The whole subject is of course extremely interesting and this discussion here makes me want to have a go at automatic classification again. But as I had previously mentioned it would be dificult to port it to different languages, especially the ones I myself don’t know :frowning:

1 Like

I think it would be of interest to the community, not just me personally, so I’d appreciate a link to the website where the G-Code program and the manual can be found.

One way or another you get the data out of Survey Solutions. This is a known process described in API documentation for Survey Solutions or the corresponding API client for R, Stata, Python, etc. What is the “missing link” is the private knowledge of the G-Code syntax that is not described (or I could not locate) in any of the publicly accessible sources.

@giansib I agree with you, you probably haven’t noticed that it was my feature request, at the top of this thread.

Hi Sergiy,

Yes I did notice it was your request indeed, which is why I decided to support/add to the request. It was the first thing I noticed

One way or another you get the data out of Survey Solutions. This is a known process described in API documentation for Survey Solutions or the corresponding API client for R, Stata, Python, etc. What is the “missing link” is the private knowledge of the G-Code syntax that is not described (or I could not locate) in any of the publicly accessible sources.

Yes, we use the API extensively and have been for a long time. We have no problems at all in using the API. We use it for exporting, for programmatically reading data, for populating a custom dashboard. Etc.
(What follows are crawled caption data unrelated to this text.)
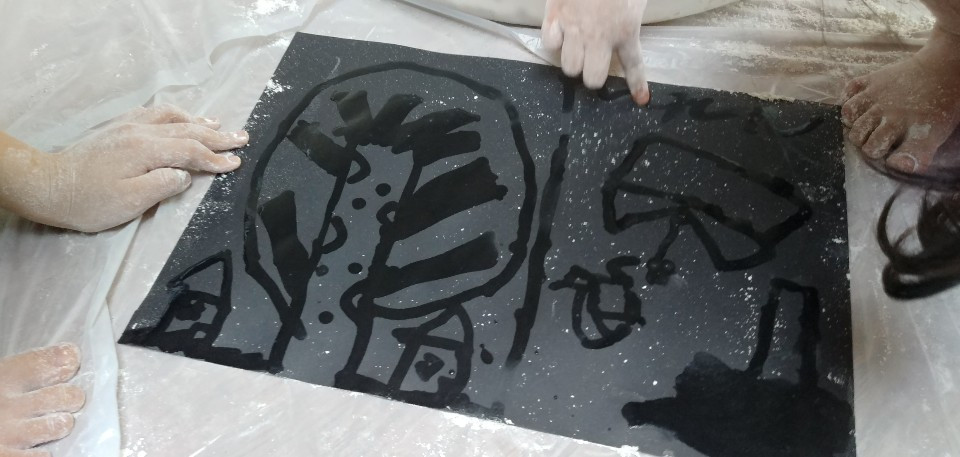 200323 밀가루놀이  (38).jpg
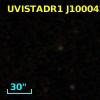COSMOS J100042.81+022532.1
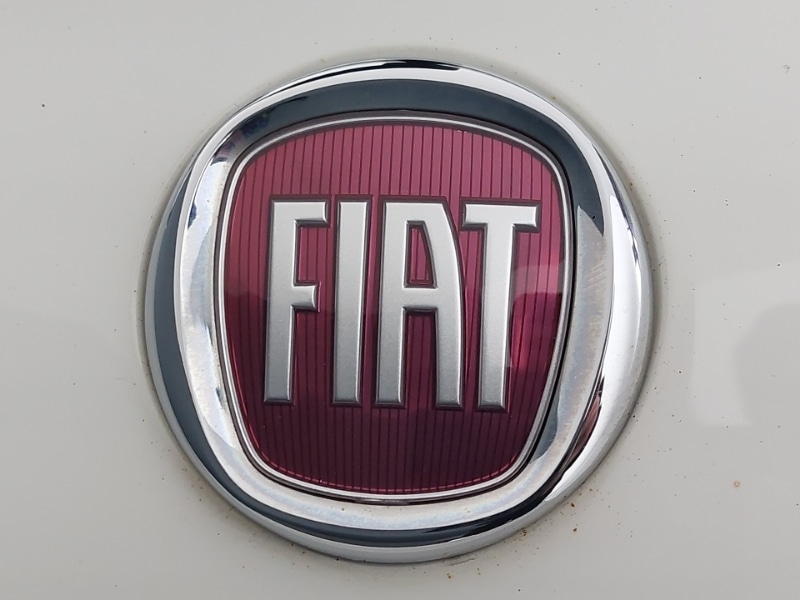 Used Fiat 500 2017 for sale - 76351282: Photo 17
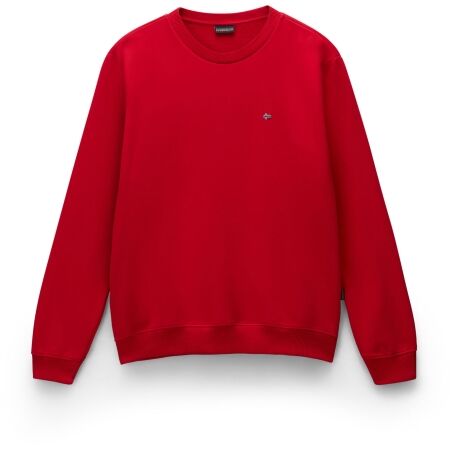 Napapijri BALIS CREW 1 - Men’s sweatshirt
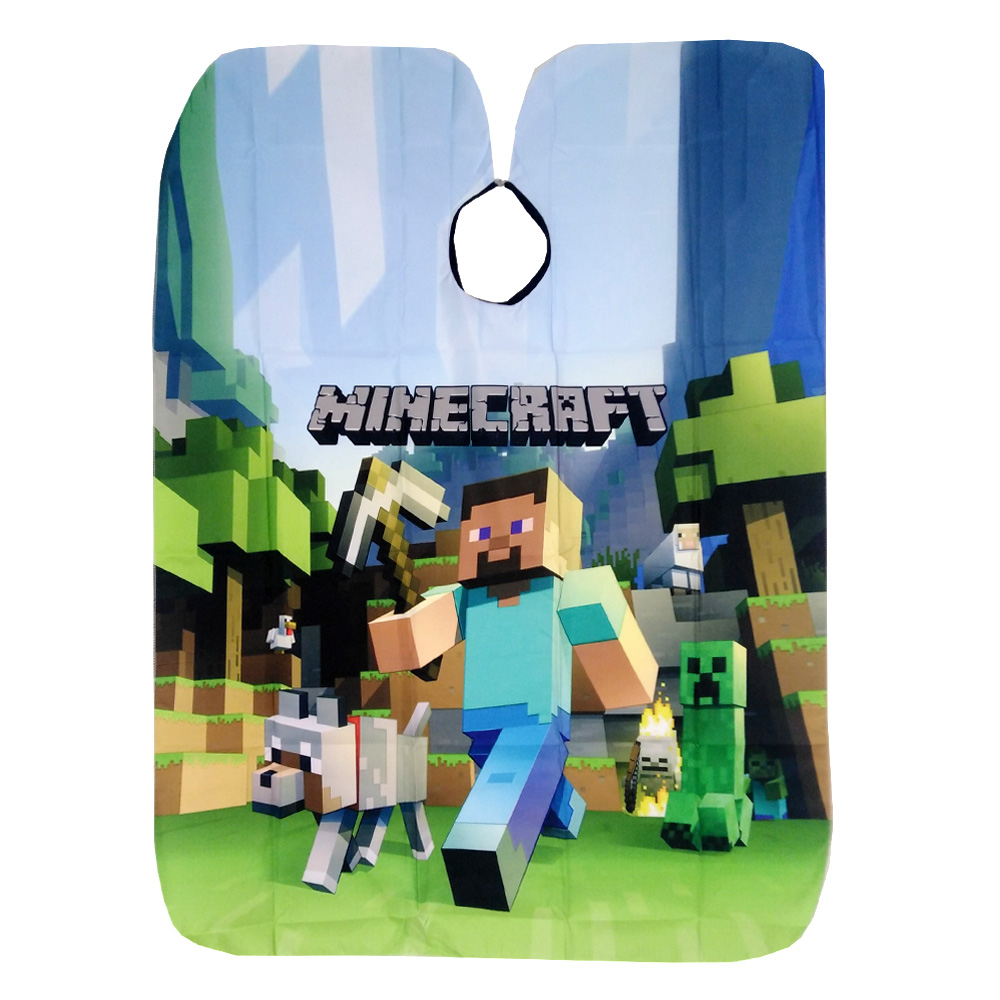 Детска Пелерина ZaSalona 15.10 лв. (€ 7.72)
The simple request was to provide an API option to WRITE to a Survey Solutions question. I am not sure if there’s some mutual misunderstanding here as we have both repeated our same points over and over again.

Our issue is not getting data into G-Code, or recovering data from G-Code. G-Code produces text data that we can manipulate programmatically however we want. We would want to use this text and write it directly to a question. Given that this is not possible (I have not checked on this thread since July so correct me if it is), then we will write this text/code to the comment instead. Since the Comments API allows for this.

Apologies for not answering until now. Things are very hectic with Census being reinstated in Belize.